▶ [Extracted text]:
......

You work out to tone your stomach, arms, and butt—why not your pelvic floor? That's the logic behind this viral BuzzFeed video in which holistic sex and relationship coach Kim Anami teaches three women about the basics of weightlifting with their vaginas. The goal: To strengthen their pelvic floor for more pleasure between the sheets.
The intrepid participants start by inserting a jade egg tied to a light pouch full of crystals, and proceed to swing the pouches between their legs while clenching their pubococcygeus (aka the muscle you use to stop peeing). "It feels like a tampon, it feels like nothing," one woman says as another breaks into laughter.
Anami herself has some powerful lady parts: A series of bizarre and cringe-inducing pics on her Instagram page show various objects—a coconut, a conch shell, a surfboard(!)—hanging from her nether regions.

......

▶ [Data shown]:
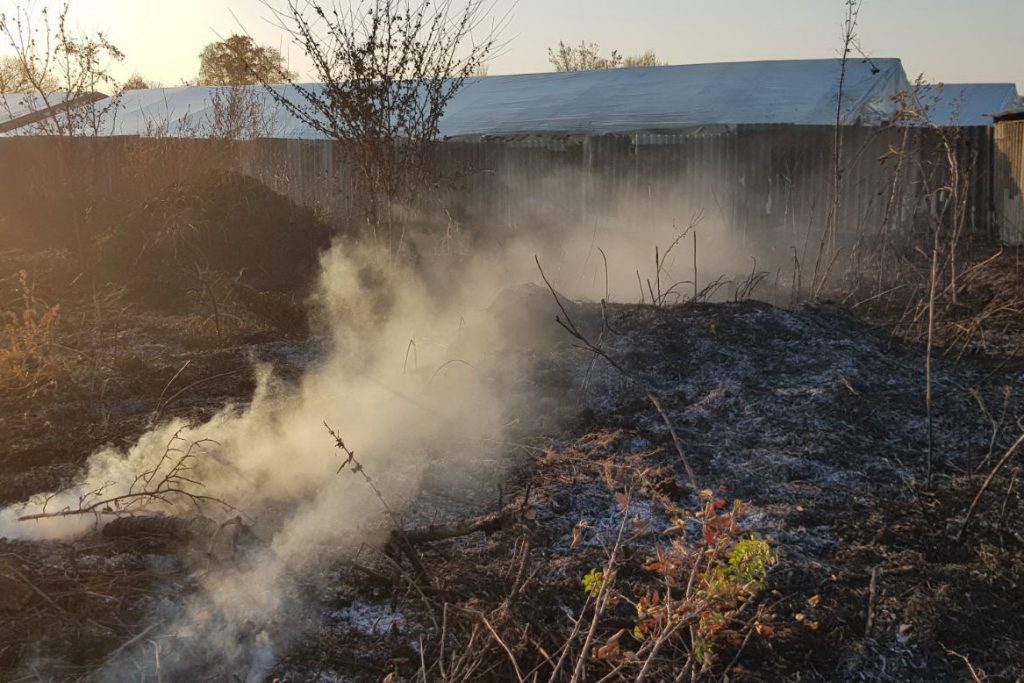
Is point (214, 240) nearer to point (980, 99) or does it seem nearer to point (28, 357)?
point (28, 357)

......

▶ [Required tasks]:
1 - In the article on vaginal weightlifting, rewrite the paragraph that begins "The intrepid participants start" in two shorter sentences that keep its main facts.
2 - According to the article on vaginal weightlifting, which objects are shown hanging from Kim Anami's nether regions in pictures on her Instagram page?

▶ [Answers by task]:
1 - The participants insert a jade egg tied to a light pouch of crystals, then swing the pouch between their legs while clenching their pubococcygeus, the muscle used to stop peeing. One woman says it feels like a tampon, or like nothing, as another laughs.

2 - A coconut, a conch shell, and a surfboard.